Saved entries =
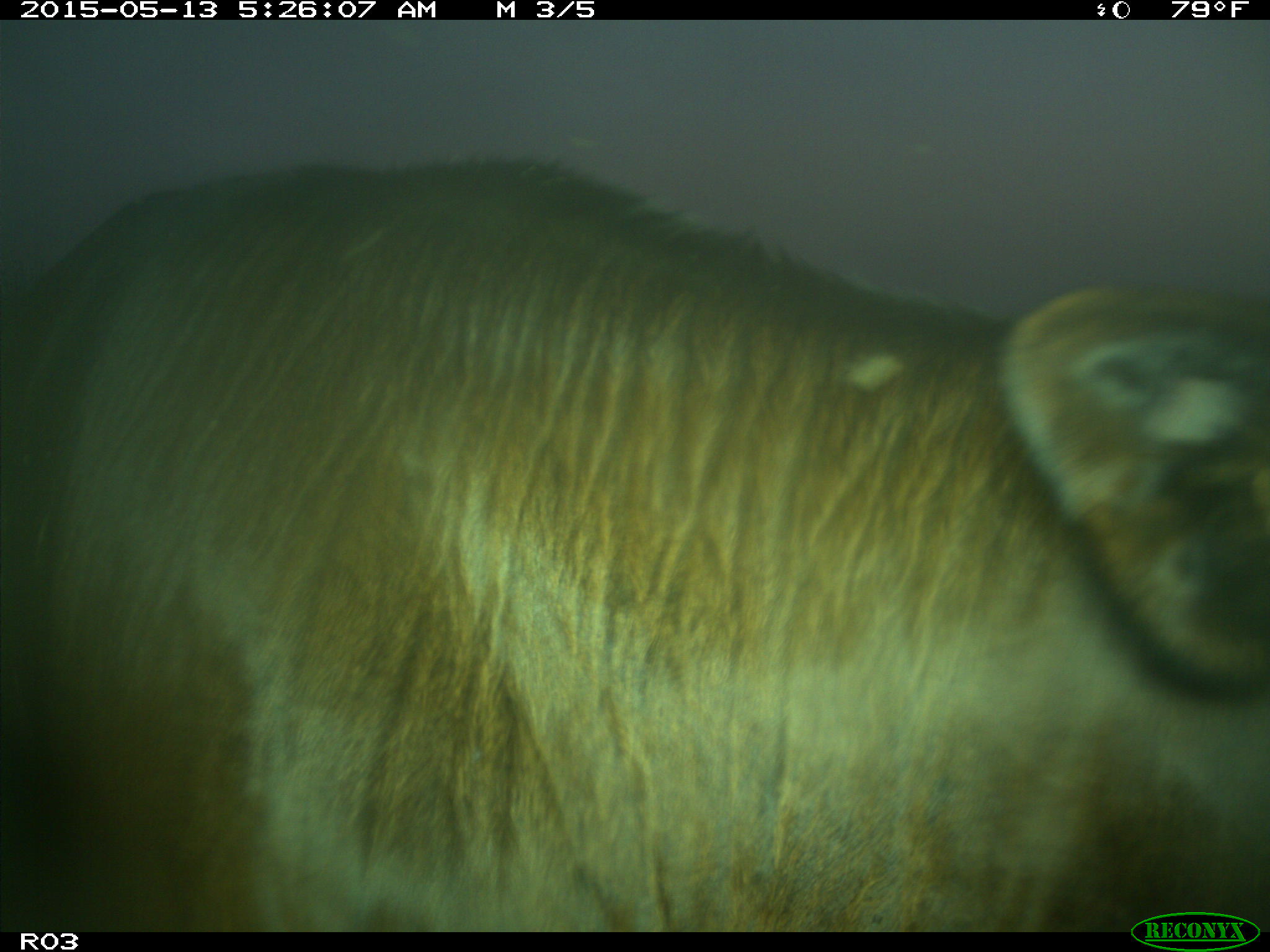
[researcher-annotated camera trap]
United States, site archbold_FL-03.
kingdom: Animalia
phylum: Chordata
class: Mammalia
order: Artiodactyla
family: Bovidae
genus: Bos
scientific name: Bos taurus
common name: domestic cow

The task =
Write out all the entries again, word for word, and print no images.

Output of the exercise =
[researcher-annotated camera trap]
United States, site archbold_FL-03.
kingdom: Animalia
phylum: Chordata
class: Mammalia
order: Artiodactyla
family: Bovidae
genus: Bos
scientific name: Bos taurus
common name: domestic cow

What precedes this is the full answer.